Simple: CNN picked up her story and ran with it. I have no idea why, but they did. Maybe it is because she is in jail with her 20-month old son, who is sick and denied medical care (again, for security reasons). Perhaps it is because her husband, Daniel, is in a wheel chair. He says he is totally dependent upon his wife to care for him, and doesn’t know what will happen to him now that she is gone. Maybe it is because of its proximity to the story of the kidnapped Nigerian school girls.
Why CNN chose this story to focus on we may never know. But the result of the press coverage has been a public relations row for Sudan. Other countries have pressured Sudan to find a diplomatic way to end Meriam’s imprisonment and spare her life.

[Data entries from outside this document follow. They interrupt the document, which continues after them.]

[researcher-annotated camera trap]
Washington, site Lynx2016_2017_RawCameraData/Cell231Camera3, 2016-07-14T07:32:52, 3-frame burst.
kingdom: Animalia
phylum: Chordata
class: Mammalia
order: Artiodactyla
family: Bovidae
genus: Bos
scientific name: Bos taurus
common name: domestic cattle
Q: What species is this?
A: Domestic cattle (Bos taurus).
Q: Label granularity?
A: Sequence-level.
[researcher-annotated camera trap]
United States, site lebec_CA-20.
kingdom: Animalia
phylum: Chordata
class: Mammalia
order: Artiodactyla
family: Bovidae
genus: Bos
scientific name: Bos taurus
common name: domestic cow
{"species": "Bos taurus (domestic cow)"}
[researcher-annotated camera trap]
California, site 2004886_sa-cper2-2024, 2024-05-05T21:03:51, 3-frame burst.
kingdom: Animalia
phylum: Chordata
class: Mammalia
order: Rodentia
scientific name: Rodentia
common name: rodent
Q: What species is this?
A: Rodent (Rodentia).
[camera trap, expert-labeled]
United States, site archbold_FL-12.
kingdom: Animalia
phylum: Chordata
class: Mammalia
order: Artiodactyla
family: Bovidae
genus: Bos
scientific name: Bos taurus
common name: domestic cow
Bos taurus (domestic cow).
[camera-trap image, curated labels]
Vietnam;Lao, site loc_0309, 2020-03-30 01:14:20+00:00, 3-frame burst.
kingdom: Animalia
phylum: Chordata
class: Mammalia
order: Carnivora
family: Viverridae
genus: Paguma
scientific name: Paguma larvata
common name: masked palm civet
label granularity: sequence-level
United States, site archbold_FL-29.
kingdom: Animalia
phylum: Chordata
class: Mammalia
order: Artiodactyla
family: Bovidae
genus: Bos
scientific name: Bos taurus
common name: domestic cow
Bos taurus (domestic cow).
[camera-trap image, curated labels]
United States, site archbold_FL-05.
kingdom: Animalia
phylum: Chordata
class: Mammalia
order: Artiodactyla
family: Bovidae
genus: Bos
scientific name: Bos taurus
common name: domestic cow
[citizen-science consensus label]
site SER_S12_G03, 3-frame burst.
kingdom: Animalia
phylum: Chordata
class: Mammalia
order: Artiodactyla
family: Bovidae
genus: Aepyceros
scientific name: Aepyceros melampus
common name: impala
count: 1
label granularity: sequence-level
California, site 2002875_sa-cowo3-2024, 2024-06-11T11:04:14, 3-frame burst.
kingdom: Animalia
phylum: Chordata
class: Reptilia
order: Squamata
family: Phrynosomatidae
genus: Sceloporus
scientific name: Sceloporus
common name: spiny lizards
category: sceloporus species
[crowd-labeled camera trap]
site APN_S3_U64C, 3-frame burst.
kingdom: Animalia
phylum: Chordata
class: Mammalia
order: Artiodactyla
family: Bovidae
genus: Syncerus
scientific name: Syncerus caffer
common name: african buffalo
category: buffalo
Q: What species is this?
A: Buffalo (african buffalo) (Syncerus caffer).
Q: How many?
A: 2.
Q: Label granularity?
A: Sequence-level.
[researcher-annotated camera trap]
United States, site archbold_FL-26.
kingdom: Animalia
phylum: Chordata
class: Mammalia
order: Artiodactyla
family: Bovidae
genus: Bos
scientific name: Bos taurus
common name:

Perhaps because of this push back, her trial court granted her what they described as a “merciful” option. They gave her 3 days to recant her faith in Christ. If she would just tell the court that this whole thing was a big misunderstanding, she and her son could go free. And this is plausible enough, isn’t it? She doesn’t really remember her father; how was she to know that she was a Muslim? Now that she does, she can simply apologize to the court, ask to delay the beatings until after she delivers her baby, and go home.
CNN reports that after three days, the judge brought her back to the court. In Diet-of-Worms style, a Sheik appealed to the judge to recognize, “how dangerous a crime like this is to Islam and the Islamic community.”
When it was her turn to speak, Meriam simply said, “I am a Christian, and I will remain a Christian.”
I have no idea what kind of church she goes to. In Sudan there are Baptists, Anglicans, Pentecostals, and Orthodox believers. Whatever kind of Christian she is, she is also obviously the kind that would rather die than renounce her faith.
It is noteworthy that the Koran expressly allows people to artificially deny the Muslim faith for a brief period of time; if a Muslim was on trial and his only way to escape was to lie about his faith, Surat An-Nahl 16:106 would allow him to deny Islam for the day, to get his freedom and save his life.
16:106
The obvious question: what kind of religion values faith at gun-point? What kind of religion tells someone “if you leave, we will kill you and possibly your children?” Sudan’s government says that the rest of the world doesn’t understand, and that blasphemy laws are at the heart of what it means to be a Muslim nation. They may be right; after all perhaps a dozen other Islamic countries have the same law. It is hardly unique to Islam though—remember that it was the Jewish court system that sentenced Jesus to die. Like Meriam, his crime was “blasphemy.”
Who knows how Meriam’s case will end? Its possible that international pressure will prevail, and that they will release her, and perhaps only expel her from the country. Its possible that the press will forget about this case, and two years from now she will be executed, as so many other Christians are: forgotten and anonymous.
Pray for Meriam and Daniel this week. Consider it a joy to intercede for someone who values faithfulness to Jesus above the limited freedoms this world has to offer.